Выпавший снег очистил землю, и рождественская ночь стала светлой. Пастор подумал о целомудрии, много лет назад вернувшемся на землю на Рождество. Целомудрии, которое проложило новую тропинку в жалких земных душах. Всё обрело смысл. Железная решетка на окнах. Железные нары с тоненьким матрасом, стоявшие у кирпичной стены. Неровная, с буграми, поверхность потолка подвала, иногда казавшаяся пастору облаками, и тяжелая дверь с окошком, к которому пастору приходилось приникать, чтобы выглянуть наружу.
Все наполнилось значением, и всё говорило с ним ясным, чистым голосом. Пастор закрыл глаза, сложил руки и снова стал молиться. На этот раз медленно и уверенным голосом.

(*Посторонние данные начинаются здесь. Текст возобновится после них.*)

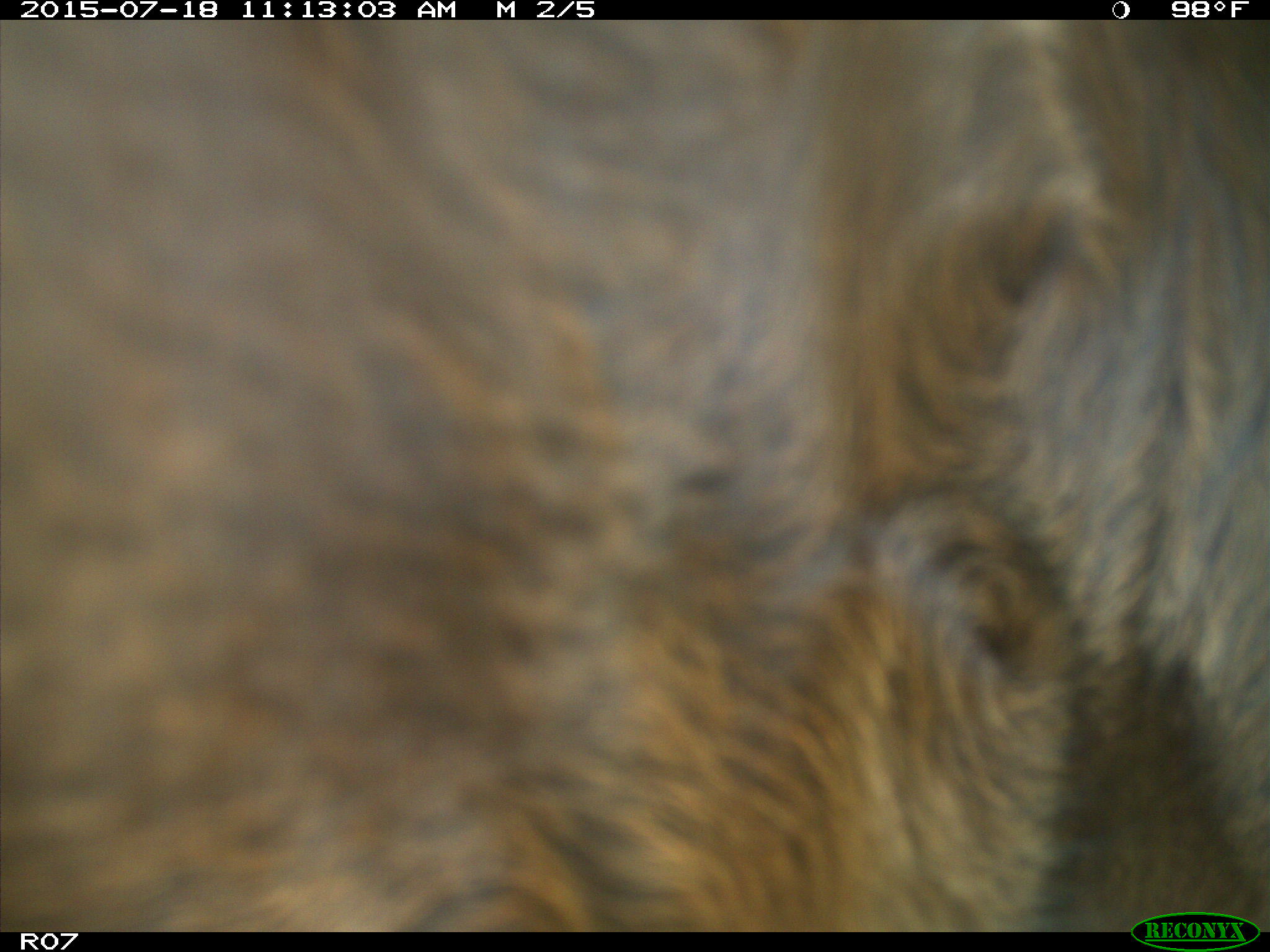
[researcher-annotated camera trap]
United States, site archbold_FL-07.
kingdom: Animalia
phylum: Chordata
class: Mammalia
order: Artiodactyla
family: Bovidae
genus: Bos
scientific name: Bos taurus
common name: domestic cow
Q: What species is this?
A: Bos taurus (domestic cow).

Щелкнул замок, и в камеру вошёл охранник, худой тип со впалыми щеками. Его звали Рикард, и, несмотря на их с пастором разницу в положении и сословии, они хорошо ладили. Иногда Рикард, приковав к нарам руку пастора, садился рядом с ним, и они разговаривали. Раньше, до того, как всё стало плохо, охранник был спортсменом. Он часто обращался к одному эпизоду из своей жизни. Теребил кольцо, которое носил на цепочке на шее и спрашивал пастора, существует ли прощение за такое. В эти моменты губы пастора растягивались в улыбке и взгляд смягчался.
– Конечно же, прощение есть, – отвечал он, подняв подбородок. – Для того, кто верует, есть прощение за все.
Но интересовали пастора не разговоры охранника, а его молчание. Рикард мог часами слушать рассказы священника. О стаях саранчи, которые Бог наслал на египетский народ. О всемирном потопе, который очистил землю от неправедной жизни и безбожия. О пришедших в Америку испанцах и болезни, которую они принесли с собой. Об оспе, за несколько лет уничтожившей могущественную империю ацтеков и опустошившей практически весь континент, освобождая путь христианству.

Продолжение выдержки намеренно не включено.